Extract provided:
>>>>>

One more Spelling Bee is behind us, and one more benighted youngster took the cake. In the final round, he spelled the word éclaircissement “making an obscure subject clear” correctly. He is thirteen years old, he has been playing this game for seven years, and he was the runner up in 2024. According to his statement, he spent five to six hours daily on weekdays and seven to eight hours on weekends studying the dictionary for unfamiliar words. Moreover, he has been practicing this thing for the last seven years, that is, almost since his kindergarten days. I am of course sorry for the kid, because I am not a fan of child abuse and because I know that one can be young only once. Rather long ago, I already spewed my contempt and ire at Spelling Bee, and I remember that my pamphlet did not produce the slightest stir. But as Cyrano de Bergerac said on a different occasion: “One does not always fight to win.” That is why I’ll once again return to Spelling Bee, Spelling Reform, and Walter William Skeat.

Image by Rossiter Pics. CC by 2.0 via Flickr.
Learning the spelling of the words one will never use or even encounter looks like an unprofitable occupation. I suspect that the hero of this year’s contest does not read or speak French (there was no time to learn it). What then is the use of knowing the word éclaircissement? He also spelled Chaldee, Symlin, olona, and adytum correctly. The website says that after winning the prize, he collapsed with excitement and fatigue. And the admiring people who would not hurt a tadpole watched and applauded.
English spelling is irrational and tough, but why should our youngsters know how to spell olona? Wouldn’t it have been more profitable to read Shakespeare, Dickens, and Mark Twain (not of course for five or six hours a day) and come across all kinds of unfamiliar language in them: obsolete but interesting nouns and verbs used in the days of Queen Elizabeth I, the British slang of Artful Dodger, and some medieval vocabulary occurring in A Connecticut Yankee in King Arthur’s Court? What a feast of words! Our winner could have learned French and even Latin, or (since he knew how to spell Chaldee) even Hebrew.
English speakers are poor spellers (and for good reason), and considering the fact that most schools in the United States do not teach grammar, this fact should not surprise anyone. My undergraduate students need a semester to learn the difference between the present and the past participle and the mysteries of subordinate clauses. But spelling stopped bothering them long ago, because today, the spell checker does all the work for them. It dutifully changes the inveterate occurance to occurrence and sometimes knows the difference between principle and principal. A spelling bee might sound like a clever idea in the early twentieth century, but nowadays, it has degraded into an ignoble sport. Let me add that this is my opinion, and if someone happens to express indignation at being exposed to it, all the blame goes to me, rather than to Oxford University Press, on whose site this blog appears every Wednesday.

Image: a needle in a haystack by Sad loser, CC-BY-SA 4.0, via Wikimedia Commons.

<<<<<

Task to complete: Pick up the essay on the Spelling Bee above at the point where it stops, and continue it in the author's voice.

Listing:
>>>>>

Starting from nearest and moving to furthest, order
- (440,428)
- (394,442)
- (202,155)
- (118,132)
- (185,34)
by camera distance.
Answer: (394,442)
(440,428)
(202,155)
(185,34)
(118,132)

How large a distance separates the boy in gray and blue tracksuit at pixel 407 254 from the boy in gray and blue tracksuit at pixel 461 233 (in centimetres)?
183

<<<<<

Exercise answer:
The first Spelling Bee seems to go back to 1908. Below I will discuss a booklet on Spelling Reform, published almost at that time (in 1906). By the way, the origin of bee in spelling bee has never been explained to everybody’s satisfaction. Bee is a word of unknown etymology. It first surfaced in the US at the end of the eighteenth century and meant “a social gathering.” Perhaps it is the same word as the name of the insect: bees, as everybody knows, are great “gatherers.” In Derby, Whitby, and their likes, –by once meant “town; dwelling.” By(e) “cowstall,” with its variant bee, is still known in British dialects. Could this bee mean both “gathering place” and “the company gathered in it,” like court and forum? Just guessing.
Before the First World War, it seems that English spelling would soon be reformed, partly because several famous people supported the idea. On May 2, 1906, Walter W. Skeat gave a talk at the British Academy, and in the same year, a brochure with that speech was published by Oxford University Press. He explained why English spelling is so erratic and what progress philology had made by the beginning of the twentieth century. In 1908 (again the same date!), The English Spelling Society was founded. It advocated “simplified spelling,” The society still exists and is quite active. Today, philology enjoys no prestige, courses in the history of language (even of the English language) have fallen into desuetude, and a graduate student interested in this subject will find neither an adviser nor a job. But English spelling is still a nightmare to millions of native speakers and foreigners.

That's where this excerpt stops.